|Authors: ||R.G. Lopez, M.G. Blanchard, E.S. Runkle|
|Keywords: ||daily light integral, light quantity, temperature|
Zamioculcas zamiifolia (Lodd.) Engl. is a tropical ornamental perennial native to Eastern Africa that produces succulent rhizomes at the base of its attractive dark green and glossy foliage.
We performed experiments to determine if plants could be asexually propagated by single leaflets, apical leaflet sections, basal leaflet sections, or rachis cuttings.
The effects of photoperiod and photosynthetic daily light integral (DLI) on rhizome development were also quantified.
Cuttings were rooted in a greenhouse with overhead mist and maintained at 24 to 25°C and a vapor-pressure deficit of 0.3 kPa.
A 9- or 16-h photoperiod was delivered using a 9-h natural day extended with light from soft-white fluorescent lamps.
DLI environments were created using 0, 30, 50 and 70% woven shade cloth.
Apical and entire leaflet cuttings developed 250% and 142% more rhizomes, respectively, than basal leaflet cuttings propagated under a 16-h photoperiod.
In another experiment, apical leaflet cuttings produced fewer rhizomes under a 9-h photoperiod than under 16h.
After 6 weeks, regardless of DLI, apical cuttings produced a mean of 4.3 rhizomes compared to 1.4 for basal cuttings.
Rooted cuttings were then transplanted into 10-cm pots and grown at a constant 20, 23, 26, 29 and 32°C to determine the effects of temperature on plant development.

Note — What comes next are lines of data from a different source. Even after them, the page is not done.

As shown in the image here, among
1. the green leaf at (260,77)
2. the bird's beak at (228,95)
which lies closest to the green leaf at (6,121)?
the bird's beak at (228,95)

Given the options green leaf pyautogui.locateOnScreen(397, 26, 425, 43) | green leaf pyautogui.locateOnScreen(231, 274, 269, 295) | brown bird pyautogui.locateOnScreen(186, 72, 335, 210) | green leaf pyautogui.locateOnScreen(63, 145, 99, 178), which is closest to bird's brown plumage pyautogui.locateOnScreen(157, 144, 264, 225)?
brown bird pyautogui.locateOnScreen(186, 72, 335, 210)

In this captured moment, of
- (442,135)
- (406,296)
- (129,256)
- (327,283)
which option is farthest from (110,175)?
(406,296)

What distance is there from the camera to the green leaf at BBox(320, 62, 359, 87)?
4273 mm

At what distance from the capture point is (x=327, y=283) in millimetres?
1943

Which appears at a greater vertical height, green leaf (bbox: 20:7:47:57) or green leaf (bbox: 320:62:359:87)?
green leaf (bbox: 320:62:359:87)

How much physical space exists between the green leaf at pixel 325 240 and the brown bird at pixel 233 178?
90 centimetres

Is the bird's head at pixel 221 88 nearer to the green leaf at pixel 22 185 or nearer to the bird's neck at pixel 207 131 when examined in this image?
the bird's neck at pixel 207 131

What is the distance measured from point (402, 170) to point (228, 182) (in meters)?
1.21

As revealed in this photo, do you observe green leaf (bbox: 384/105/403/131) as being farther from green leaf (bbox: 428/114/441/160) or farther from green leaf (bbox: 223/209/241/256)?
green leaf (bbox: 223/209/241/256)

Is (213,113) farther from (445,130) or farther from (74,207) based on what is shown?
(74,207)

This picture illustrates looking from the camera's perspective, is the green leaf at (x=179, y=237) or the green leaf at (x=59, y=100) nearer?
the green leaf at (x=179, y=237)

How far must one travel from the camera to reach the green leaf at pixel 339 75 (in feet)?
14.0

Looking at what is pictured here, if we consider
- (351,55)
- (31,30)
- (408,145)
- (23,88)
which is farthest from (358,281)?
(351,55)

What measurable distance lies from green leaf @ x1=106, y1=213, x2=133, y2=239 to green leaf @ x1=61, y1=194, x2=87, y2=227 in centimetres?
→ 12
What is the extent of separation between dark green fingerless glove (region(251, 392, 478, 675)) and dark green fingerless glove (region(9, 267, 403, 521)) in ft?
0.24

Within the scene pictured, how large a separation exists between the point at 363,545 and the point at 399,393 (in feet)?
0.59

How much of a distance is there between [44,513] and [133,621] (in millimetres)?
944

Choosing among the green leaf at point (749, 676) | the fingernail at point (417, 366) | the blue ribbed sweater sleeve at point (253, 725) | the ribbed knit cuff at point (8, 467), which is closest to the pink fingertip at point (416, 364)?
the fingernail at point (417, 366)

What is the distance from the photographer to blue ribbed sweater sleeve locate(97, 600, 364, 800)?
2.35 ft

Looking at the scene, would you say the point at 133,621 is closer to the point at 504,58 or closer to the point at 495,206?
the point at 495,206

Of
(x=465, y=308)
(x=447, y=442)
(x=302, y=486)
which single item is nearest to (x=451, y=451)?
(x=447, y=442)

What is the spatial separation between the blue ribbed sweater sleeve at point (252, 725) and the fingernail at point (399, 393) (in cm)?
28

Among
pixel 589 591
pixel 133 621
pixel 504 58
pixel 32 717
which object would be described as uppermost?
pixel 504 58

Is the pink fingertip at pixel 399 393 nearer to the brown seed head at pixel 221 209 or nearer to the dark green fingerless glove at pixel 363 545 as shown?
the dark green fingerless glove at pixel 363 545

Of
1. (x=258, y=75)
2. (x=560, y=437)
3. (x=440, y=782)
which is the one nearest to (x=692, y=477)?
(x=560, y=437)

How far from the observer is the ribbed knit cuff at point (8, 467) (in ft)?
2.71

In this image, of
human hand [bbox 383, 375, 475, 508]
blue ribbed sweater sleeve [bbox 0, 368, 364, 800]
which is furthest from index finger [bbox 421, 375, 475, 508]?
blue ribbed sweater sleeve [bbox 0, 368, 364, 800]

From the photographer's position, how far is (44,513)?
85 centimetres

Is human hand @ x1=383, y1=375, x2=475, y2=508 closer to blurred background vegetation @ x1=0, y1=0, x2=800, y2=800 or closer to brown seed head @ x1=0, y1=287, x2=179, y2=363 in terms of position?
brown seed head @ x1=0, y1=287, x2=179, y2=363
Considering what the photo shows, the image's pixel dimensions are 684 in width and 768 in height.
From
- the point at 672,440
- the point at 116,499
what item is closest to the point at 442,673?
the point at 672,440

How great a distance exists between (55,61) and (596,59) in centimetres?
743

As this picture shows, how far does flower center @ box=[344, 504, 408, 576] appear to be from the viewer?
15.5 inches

Marketable plants were achieved after 6 to 8 months at temperatures of 29 to 32°C; temperatures below 26°C delayed leaf development.
Commercial propagation and production time of Zamioculcas can be reduced by propagating apical leaflet cuttings under a 16-h photoperiod and a DLI as low as 0.6 mol•m–2•d–1 and by subsequently growing plants at 29 to 32°C.